Government to pay former private sugar cane farmers

Attorney Gerald Ramdeen -
Attorney Gerald Ramdeen -

THE government has agreed to pay long-promised compensation to former private sugar cane farmers, ending a decade-long dispute over payments after the shutdown of Caroni (1975) Ltd under the Manning administration.

The settlement follows a High Court hearing in which the Office of the Attorney General consented to an order resolving 256 claims brought by former farmers seeking enforcement of a compensation package approved by Cabinet in December 2014.

The original Cabinet decision authorised a $130 million compensation package as a final settlement arising from the 2007 transition out of the sugar industry. The payments were structured in three tranches: an initial $27 million from the European Union under the Accompanying Measures of the Sugar Protocol Programme under the Multi-Annual Indicative Programme 2011-2013; a second tranche of $75 million upon receipt of 8 million euros from the European Union in 2015; and a final tranche of $28 million in 2016.

Although the 8 million euros were received by the government in 2015, payments to former private sugar cane farmers were not made. The funds were instead transferred into the Consolidated Fund and used to offset general government expenditure, the sugar cane farmers’ contended in their lawsuit.

The farmers had filed claims against the state to enforce the Cabinet-approved arrangement. Over the past eight years, the state unsuccessfully challenged those claims through multiple court applications.

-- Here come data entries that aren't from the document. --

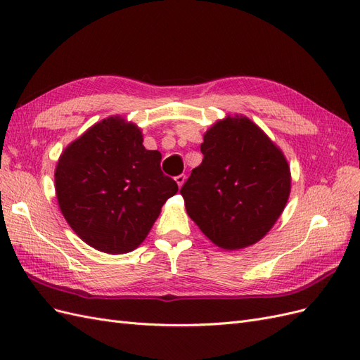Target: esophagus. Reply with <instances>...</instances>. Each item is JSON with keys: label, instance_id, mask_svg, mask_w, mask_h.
I'll use <instances>...</instances> for the list:
<instances>
[{"label": "esophagus", "instance_id": "1", "mask_svg": "<svg viewBox=\"0 0 360 360\" xmlns=\"http://www.w3.org/2000/svg\"><path fill=\"white\" fill-rule=\"evenodd\" d=\"M184 181H186V176H184V174H180V176H177V177H176V183L179 184V188H181V186H183Z\"/></svg>", "mask_w": 360, "mask_h": 360}]
</instances>
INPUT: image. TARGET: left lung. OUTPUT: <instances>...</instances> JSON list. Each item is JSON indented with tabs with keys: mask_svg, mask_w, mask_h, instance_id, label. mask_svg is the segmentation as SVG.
Listing matches in <instances>:
<instances>
[{
	"mask_svg": "<svg viewBox=\"0 0 360 360\" xmlns=\"http://www.w3.org/2000/svg\"><path fill=\"white\" fill-rule=\"evenodd\" d=\"M201 165L180 189L191 219L226 250L259 242L284 212L291 172L282 150L245 115L204 134Z\"/></svg>",
	"mask_w": 360,
	"mask_h": 360,
	"instance_id": "left-lung-1",
	"label": "left lung"
}]
</instances>
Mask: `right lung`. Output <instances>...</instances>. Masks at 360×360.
Segmentation results:
<instances>
[{
	"label": "right lung",
	"mask_w": 360,
	"mask_h": 360,
	"mask_svg": "<svg viewBox=\"0 0 360 360\" xmlns=\"http://www.w3.org/2000/svg\"><path fill=\"white\" fill-rule=\"evenodd\" d=\"M120 115L93 124L64 148L56 168L60 210L91 248L127 254L146 240L162 205L179 191L160 171L162 155Z\"/></svg>",
	"instance_id": "add662e5"
}]
</instances>
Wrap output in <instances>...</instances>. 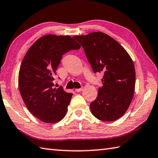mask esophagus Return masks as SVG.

Prime Minister Kamla Persad-Bissessar, who led the administration that approved the compensation package in 2014, pledged during the most recent general election campaign that a UNC government would honour the commitment.

When the matters came before Justice Gobin on January 16, the state agreed to an order giving effect to the outstanding payments.

Gerald Ramdeen, attorney for the former private sugar cane farmers, welcomed the resolution.

“I wish to thank the honorable prime minister and the attorney general for doing what should have been done ten years ago,” Ramdeen said. “The actions of the present attorney general have brought ten years of discrimination to an end.

“The actions of the present Attorney General have brought ten years of discrimination by the PNM to an end. The government has ensured that the promise made ten years ago by the honourable Prime Minister has been kept.

“The State was prepared to spend millions to fund lawyers to defend these claims instead of paying what was promised to these persons. Justice has finally been done.”

The claimants were represented by Ramdeen and Dayadai Harripaul. The State was represented by Fyard Hosein, SC and Vanessa Gopaul, instructed by Savi Ramhit and Vincent Jardine.

In 2016, then-Planning and Development minister Camille Robinson-Regis told journalists while the sugar workers were free to make use of the courts if they wished, the government could only pay former cane farmers $84 million of the $130 million promised to them.

At the time, Robinson-Regis said the former cane farmers had already received $24 million, “and we will pay an additional $57 million, so in all they will get $84 million (sic), as opposed to $130 million. The $130 million figure came out of a Cabinet decision on January 8, 2015 to pay $130 million as a final settlement to the 2007 transition payment out of the sugar industry, and the money was to be distributed to the cane farming associations, with the first tranche to be based on TT$27 million which had already been paid to the Trinidad and Tobago government. It was agreed that when the government received the final payment of eight million Euros from the EU, which was due in 2015, a second tranche of $75 million and a third tranche of $28 million would be paid in 2016.”

On April 23, 2015 Cabinet agreed that the Ministry of Planning and Sustainable Development in and the Ministry of Agriculture, Land and Marine Affairs, would be responsible for handling the distribution of the final compensation to the eligible cane farmers.

In 2019, the Court of Appeal dismissed three appeals of the state in favour of six former sugar cane farmers.

The six belonged to a group of 2,323 private cane farmers who were promised payment of $130 million by the former People’s Partnership administration in three tranches which were to be the last transitional payments to them from the closure of Caroni (1975) Ltd.

The farmers, in 2015, received a first payment of $27 million. The farmers claimed when the PNM administration entered office, they were offered only $57.9 million as full and final settlement instead of the $103 million they said was owed to them in two tranches.

They rejected the government’s offer and instead sued the State for the entire sum they said was owed to them.